Phi-4 is 14B parameter model from Microsoft Research that aims to improve the state of the art for math reasoning. Previously available on Azure AI Foundry, Phi-4 has recently become available on Hugging Face under the MIT license.
According to Microsoft, Phi-4 outperforms comparable and larger models on math reasoning thanks to a number of innovations throughout the training process, including the use of synthetic data for pre-training and mid-training, curation and filtering of organic data, and a new post-training scheme. This approach, Microsoft says, produced a significant improvement over previous models in the Phi family:
While previous models in the Phi family largely distill the capabilities of a teacher model (specifically GPT-4), phi-4 substantially surpasses its teacher model on STEM-focused QA capabilities, giving evidence that our data-generation and post-training techniques go beyond distillation.
The use of synthetic data is not new for LLMs or Phi models in particular.

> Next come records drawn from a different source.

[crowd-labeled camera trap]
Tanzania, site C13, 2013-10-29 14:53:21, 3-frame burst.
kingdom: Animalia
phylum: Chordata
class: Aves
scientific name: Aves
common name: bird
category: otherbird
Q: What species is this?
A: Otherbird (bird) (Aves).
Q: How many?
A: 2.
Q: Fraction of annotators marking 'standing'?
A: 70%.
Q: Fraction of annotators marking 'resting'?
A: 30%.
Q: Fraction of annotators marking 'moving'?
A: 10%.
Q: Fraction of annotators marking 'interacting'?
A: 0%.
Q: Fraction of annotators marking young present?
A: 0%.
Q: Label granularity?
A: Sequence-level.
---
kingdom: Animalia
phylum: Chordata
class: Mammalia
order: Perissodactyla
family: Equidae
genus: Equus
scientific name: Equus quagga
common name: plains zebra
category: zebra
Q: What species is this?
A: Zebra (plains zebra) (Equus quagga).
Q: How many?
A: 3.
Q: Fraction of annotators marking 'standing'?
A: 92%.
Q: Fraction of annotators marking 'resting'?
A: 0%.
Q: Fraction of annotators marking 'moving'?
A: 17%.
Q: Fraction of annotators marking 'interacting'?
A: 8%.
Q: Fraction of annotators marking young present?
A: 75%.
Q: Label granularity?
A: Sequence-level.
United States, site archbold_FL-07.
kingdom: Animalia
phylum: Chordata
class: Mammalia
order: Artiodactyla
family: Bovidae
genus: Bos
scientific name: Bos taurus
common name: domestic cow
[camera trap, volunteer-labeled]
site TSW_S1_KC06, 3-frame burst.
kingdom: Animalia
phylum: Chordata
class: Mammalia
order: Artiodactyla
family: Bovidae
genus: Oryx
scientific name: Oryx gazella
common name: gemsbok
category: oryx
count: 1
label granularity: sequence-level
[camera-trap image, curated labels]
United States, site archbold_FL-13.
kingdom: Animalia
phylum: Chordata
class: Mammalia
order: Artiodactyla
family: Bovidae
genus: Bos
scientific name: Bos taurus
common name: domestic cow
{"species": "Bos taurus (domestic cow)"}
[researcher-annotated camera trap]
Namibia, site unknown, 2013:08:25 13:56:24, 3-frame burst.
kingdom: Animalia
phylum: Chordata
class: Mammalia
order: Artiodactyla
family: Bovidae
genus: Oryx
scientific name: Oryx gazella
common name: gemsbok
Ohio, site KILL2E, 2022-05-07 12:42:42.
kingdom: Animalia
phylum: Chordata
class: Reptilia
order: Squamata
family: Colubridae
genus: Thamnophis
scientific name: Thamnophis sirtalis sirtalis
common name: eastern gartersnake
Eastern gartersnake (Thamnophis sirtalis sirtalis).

Microsoft says that using synthetic data is not a cheap substitute for organic data but offers distinct advantages over the latter by providing a more gradual learning path and better alignment with inference contexts. For example, organic data from the Web could include the statement of a mathematical problem followed by the final solution, with the reasoning steps coming afterward. This makes it harder for an LLM to learn to generate the solution from the problem statement. In contrast, a synthetic description of the problem would lead the LLM step by step from the initial problem statement to the final solution.
Along with synthetic data, Microsoft also used curated organic data, including tens of millions of high-quality organic problems and solutions from public websites and external datasets. In cases where accurate solutions were not provided, they were generated synthetically using majority voting to increase accuracy. Academic papers, educational forums, and programming tutorials were also collected.
We found clean and correct natural data to be absolutely crucial for seeding synthetic data: minor errors can result in severe quality degradations for derived synthetic documents. We therefore invested heavily in the perfectionistic curation of our web data.
The post-training phase for Phi-4 was aimed at transforming the pretrained model into a reliable AI assistant. In the first step, Microsoft fine-tuned the model with data generated from high-quality data across diverse domains, including math, coding, reasoning, conversation, model identity, and safety. Then, they ran two direct preference optimization (DPO) steps to better align the model with human preferences and exclude undesired behavior. In the first step, Microsoft used a new technique, called Pivotal Token Search, to generate pairs of desired/undesired results; in the second, they relied on GPT-4o as a judge to label positive or negative each given pair.
Phi-4 was evaluated on a set of benchmarks using OpenAI’s SIMPLE-EVALS framework and outperformed Llama-3.1-405B on several of them as well as its teacher model GPT-4o on the GPQA (graduate-level STEM Q&A) and MATH (math competition) benchmarks.